I agree that the White Zombie's old SC records should be dealt with. As 
it stands with me right now I am taking it as a personal challange to 
beat the currently standing SC/A record "as it stands" but with the 
current rules. So instead of claiming the record is invalid I plan to 
just beat it and be done with it. It is going to take time though for 
me to get there.

However in the meantime I have also been talking with John and the NEDRA 
Records folks about just cleaning it up as well. I (had at one point) 
recommended that the current standing SC/A 12.151 second record simply 
be moved to where it would be if the car were to go through tech today. 
Mainly, it had a Ford 9" rear end which would put it into the PS class, 
and it was running 348V which would put it in the A2 Division. So 
simple answer is to move it to a PS/A2 designation, the record would 
still stand and people could compete with it on a fair basis.

The White Zombie SC/B record of 12.991 @ 240V would actually move to a 
Pro-Street (PS) class and the B Division. So the record would 
presumably move to PS/B record of 12.991 just as you said. Now the 
record would still stand unless of course you submit in for it with your 
Smokescreen time in the PS/B class.

I agree with you about making separate Lead/Lithium categories as it 
would be impossible for a comparably equiped lead sled to compete with 
its lithium powered counterpart.

> **What you should do**
Write the next part of the forum post about reclassifying the White Zombie's electric drag racing records, picking up after its final sentence.

Image-linked spatial questions:
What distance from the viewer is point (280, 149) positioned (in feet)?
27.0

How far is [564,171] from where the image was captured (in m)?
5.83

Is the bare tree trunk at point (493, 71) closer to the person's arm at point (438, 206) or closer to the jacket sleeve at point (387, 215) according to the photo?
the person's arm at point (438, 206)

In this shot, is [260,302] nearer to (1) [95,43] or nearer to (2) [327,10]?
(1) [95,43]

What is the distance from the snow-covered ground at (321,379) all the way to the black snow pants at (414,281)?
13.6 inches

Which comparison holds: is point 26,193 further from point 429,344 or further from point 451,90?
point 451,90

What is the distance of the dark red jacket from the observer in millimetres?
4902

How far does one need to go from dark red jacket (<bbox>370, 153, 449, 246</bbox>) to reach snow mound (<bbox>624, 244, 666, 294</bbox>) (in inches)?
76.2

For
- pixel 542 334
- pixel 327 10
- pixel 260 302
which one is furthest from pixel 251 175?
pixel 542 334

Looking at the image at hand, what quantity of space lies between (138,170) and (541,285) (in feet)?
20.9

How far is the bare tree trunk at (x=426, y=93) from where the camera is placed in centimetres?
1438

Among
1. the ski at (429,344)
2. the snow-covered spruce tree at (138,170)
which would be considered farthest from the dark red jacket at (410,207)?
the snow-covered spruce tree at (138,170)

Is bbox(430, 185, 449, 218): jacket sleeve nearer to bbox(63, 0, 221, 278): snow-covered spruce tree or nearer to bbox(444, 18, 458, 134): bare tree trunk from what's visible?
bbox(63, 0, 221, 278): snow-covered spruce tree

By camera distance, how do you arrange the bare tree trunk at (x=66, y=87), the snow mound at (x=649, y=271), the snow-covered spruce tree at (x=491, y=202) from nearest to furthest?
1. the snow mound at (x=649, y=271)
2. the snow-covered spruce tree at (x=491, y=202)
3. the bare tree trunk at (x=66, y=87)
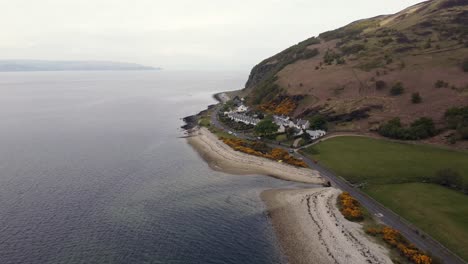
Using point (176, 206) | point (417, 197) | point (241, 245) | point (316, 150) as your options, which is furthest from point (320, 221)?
point (316, 150)

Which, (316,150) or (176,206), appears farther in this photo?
(316,150)

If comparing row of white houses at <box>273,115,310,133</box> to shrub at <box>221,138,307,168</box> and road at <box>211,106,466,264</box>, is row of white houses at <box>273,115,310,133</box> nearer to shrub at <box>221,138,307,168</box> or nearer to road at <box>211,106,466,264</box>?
shrub at <box>221,138,307,168</box>

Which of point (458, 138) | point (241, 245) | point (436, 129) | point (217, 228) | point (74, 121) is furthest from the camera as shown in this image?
point (74, 121)

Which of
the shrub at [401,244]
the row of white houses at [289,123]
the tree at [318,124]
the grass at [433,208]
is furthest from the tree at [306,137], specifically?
the shrub at [401,244]

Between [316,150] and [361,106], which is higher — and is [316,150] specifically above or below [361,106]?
below

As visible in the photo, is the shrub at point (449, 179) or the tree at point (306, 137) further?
the tree at point (306, 137)

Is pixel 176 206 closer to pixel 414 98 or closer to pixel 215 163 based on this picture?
pixel 215 163

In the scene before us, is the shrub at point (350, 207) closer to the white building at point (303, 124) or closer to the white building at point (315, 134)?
the white building at point (315, 134)
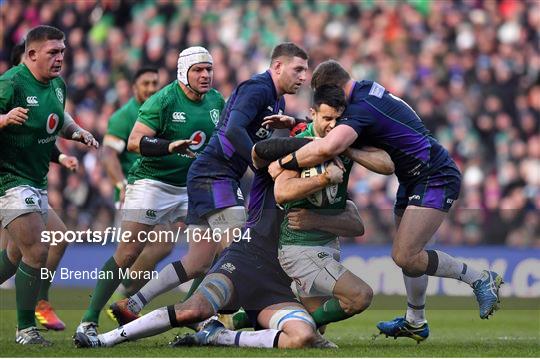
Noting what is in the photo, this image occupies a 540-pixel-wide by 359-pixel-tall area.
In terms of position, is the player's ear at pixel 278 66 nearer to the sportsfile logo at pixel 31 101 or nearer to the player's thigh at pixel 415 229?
the player's thigh at pixel 415 229

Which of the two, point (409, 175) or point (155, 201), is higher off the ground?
point (409, 175)

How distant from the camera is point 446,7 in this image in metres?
21.8

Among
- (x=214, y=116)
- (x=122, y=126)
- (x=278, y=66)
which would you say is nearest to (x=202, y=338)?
(x=278, y=66)

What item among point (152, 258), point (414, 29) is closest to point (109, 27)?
point (414, 29)

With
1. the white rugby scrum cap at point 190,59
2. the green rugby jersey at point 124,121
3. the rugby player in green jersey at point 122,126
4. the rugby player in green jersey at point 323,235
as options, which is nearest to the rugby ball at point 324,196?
the rugby player in green jersey at point 323,235

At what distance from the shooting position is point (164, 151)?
10.1m

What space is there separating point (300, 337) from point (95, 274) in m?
2.33

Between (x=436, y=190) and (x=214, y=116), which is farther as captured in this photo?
(x=214, y=116)

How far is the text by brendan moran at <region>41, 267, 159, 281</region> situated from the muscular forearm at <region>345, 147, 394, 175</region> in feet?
6.73

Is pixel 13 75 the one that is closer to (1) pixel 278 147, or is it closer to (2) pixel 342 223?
(1) pixel 278 147

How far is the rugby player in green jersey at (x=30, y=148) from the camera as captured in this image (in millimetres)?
9641

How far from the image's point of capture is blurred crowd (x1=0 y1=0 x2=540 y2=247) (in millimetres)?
18812

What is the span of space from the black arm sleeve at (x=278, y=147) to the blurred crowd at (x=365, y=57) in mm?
9191

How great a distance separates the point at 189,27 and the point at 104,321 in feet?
32.8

> **Task response**
I disagree however with you and Ken Koch's interpretation of the 
Pro-Street classification of the Smokescreen. It clearly states the in 
the rules for the Pro-Street class that the vehicle must retain the 
motor in the original engine location. When I look at pictures you have 
posted of Smokescreen I see absolutely nothing in the original engine 
location. I remember you stated that for street driving its a handy 
place to put the little recharge generator. Its pretty neat to have 
that and makes a clean install for show. But according to the rules 
that I am trying to build by, it puts it in a class different from 
Pro-Street. I adhered to those rules strictly to make sure I could 
easily drop back to the SC class by putting in a stock 8" rear-end 
housing.

Now with all that said if you were to run Smokescreen in the 
Modified-Conversion (MC) class, you could post records next to the PS 
class cars and both would stand at the same time side by side for all to 
see which is fastest. I agree that in comparison to where the 
Crazyhorse motors are there is not much benefit to having the motor as 
far back as you have it in the Smokescreen (maybe there is though). But 
all else being the same (besides the slight mislocation of the motors)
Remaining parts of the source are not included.